:: INFORMATION GIVEN ::

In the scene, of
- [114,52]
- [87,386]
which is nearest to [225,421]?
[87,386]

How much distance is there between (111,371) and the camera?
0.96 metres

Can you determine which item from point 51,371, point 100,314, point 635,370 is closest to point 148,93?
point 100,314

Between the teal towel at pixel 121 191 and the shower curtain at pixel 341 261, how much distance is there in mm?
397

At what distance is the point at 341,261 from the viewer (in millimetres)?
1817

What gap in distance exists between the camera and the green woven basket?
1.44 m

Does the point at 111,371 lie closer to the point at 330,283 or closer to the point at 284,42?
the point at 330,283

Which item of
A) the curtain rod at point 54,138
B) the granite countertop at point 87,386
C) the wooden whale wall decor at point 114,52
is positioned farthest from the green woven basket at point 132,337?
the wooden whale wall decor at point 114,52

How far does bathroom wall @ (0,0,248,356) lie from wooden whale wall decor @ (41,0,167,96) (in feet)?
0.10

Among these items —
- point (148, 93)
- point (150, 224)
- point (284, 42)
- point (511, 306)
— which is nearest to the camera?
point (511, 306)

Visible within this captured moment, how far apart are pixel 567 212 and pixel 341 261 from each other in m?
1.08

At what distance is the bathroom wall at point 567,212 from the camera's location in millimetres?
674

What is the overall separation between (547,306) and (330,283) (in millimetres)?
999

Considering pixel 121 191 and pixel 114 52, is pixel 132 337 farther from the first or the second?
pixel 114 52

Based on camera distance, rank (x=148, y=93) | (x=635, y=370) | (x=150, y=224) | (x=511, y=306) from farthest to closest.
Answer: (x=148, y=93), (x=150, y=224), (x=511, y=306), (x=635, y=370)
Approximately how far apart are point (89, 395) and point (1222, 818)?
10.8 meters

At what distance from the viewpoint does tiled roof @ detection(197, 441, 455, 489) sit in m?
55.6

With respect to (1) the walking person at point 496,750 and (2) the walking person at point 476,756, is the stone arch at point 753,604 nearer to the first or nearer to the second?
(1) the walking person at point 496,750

:::

Copy all of the items above word for word, keeping every line and its punctuation unchanged.

In the scene, of
- [114,52]
- [87,386]
which is nearest to [225,421]?
[87,386]

How much distance is there between (111,371) and the camera?
0.96 metres

Can you determine which item from point 51,371, point 100,314, point 635,370 is closest to point 148,93?
point 100,314

Between the teal towel at pixel 121 191 and the shower curtain at pixel 341 261, how much distance is there in mm?
397

At what distance is the point at 341,261 from the viewer (in millimetres)?
1817

What gap in distance exists between the camera and the green woven basket?
1.44 m

Does the point at 111,371 lie closer to the point at 330,283 or closer to the point at 284,42?
the point at 330,283

Which item of
A) the curtain rod at point 54,138
B) the granite countertop at point 87,386
C) the wooden whale wall decor at point 114,52
is positioned farthest from the green woven basket at point 132,337?
the wooden whale wall decor at point 114,52

How far does bathroom wall @ (0,0,248,356) lie from wooden whale wall decor @ (41,0,167,96) (in feet)?
0.10

Among these items —
- point (148, 93)
- point (150, 224)
- point (284, 42)
- point (511, 306)
— which is nearest to the camera?
point (511, 306)

Visible within this captured moment, how far apart are pixel 567 212 and pixel 341 261 from each other in m?
1.08

At what distance is the bathroom wall at point 567,212 from the camera's location in millimetres?
674

What is the overall separation between (547,306) and (330,283) (in millimetres)?
999

Considering pixel 121 191 and pixel 114 52, is pixel 132 337 farther from the first or the second?
pixel 114 52

Based on camera distance, rank (x=148, y=93) | (x=635, y=370) | (x=150, y=224) | (x=511, y=306) from farthest to closest.
Answer: (x=148, y=93), (x=150, y=224), (x=511, y=306), (x=635, y=370)
Approximately how far apart are point (89, 395) and point (1222, 818)?
10.8 meters

At what distance from the viewpoint does tiled roof @ detection(197, 441, 455, 489) sit in m?
55.6

With respect to (1) the walking person at point 496,750 and (2) the walking person at point 476,756, is the stone arch at point 753,604 nearer to the first or nearer to the second?
(1) the walking person at point 496,750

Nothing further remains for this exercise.